Our local farmer's market sells a Mayan pumpkin seed dip called sikil pak that looks just like this--I've always meant to make it at home, so thanks for the recipe and the inspiration to do so!
Cat, this dip actually tastes much better than it looks. People are always surpised--usually in a good way.
Karen, this should go well with your native New Mexican cuisine.
Sylvie, I never think to put pumpkin seeds in our other foods. This will look very good served in your stone mortar as well.
Hannah, this does originate from the Yucatan or Mayan area of Mexico. It must be very similar to what you are seeing at the farmers market. Who knew?
This is an excellent dish! I had it at Cafe Atlantico in Washington, DC as an appetizer special one night. It was delicious and I'm very happy to have found a recipe....time to throw a dinner party!

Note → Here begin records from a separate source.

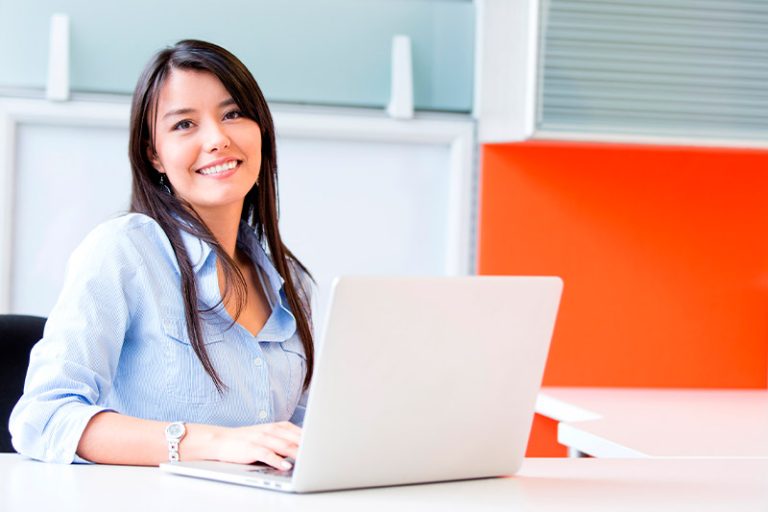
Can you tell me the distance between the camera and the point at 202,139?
1.84 metres

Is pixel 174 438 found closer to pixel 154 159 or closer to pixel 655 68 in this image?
pixel 154 159

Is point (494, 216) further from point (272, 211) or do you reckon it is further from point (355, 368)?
point (355, 368)

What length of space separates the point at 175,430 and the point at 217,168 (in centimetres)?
53

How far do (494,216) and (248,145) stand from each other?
1165 mm

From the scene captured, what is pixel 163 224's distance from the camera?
1.82 meters

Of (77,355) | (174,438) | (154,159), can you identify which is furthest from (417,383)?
(154,159)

DC, I had know idea our favorite pumpkin seed dip was being served in a restaurant right here in the District of Columbia. Hat tip to Cafe Atlantico and thanks for the intel.
Ed
Finally, made this for dinner tonight (taming down the heat, and replacing cilantro I did not have with fresh oregano leaves which I had) and served it on top of dinner. Not as a dip but as a little extra. We had venison and black bean quick chili, rice & braised turnips. It really reminded me of a dish I make with ground peanuts (my husband actually though at first it was peanuts). Anyway a keeper: easy, tasty and versatile.
Thanks for posting.
Sylvie, I'm glad you had a chance to try that and even improvise on the original. Now that you mention it, peanuts would be an interesting substitute. I could see that.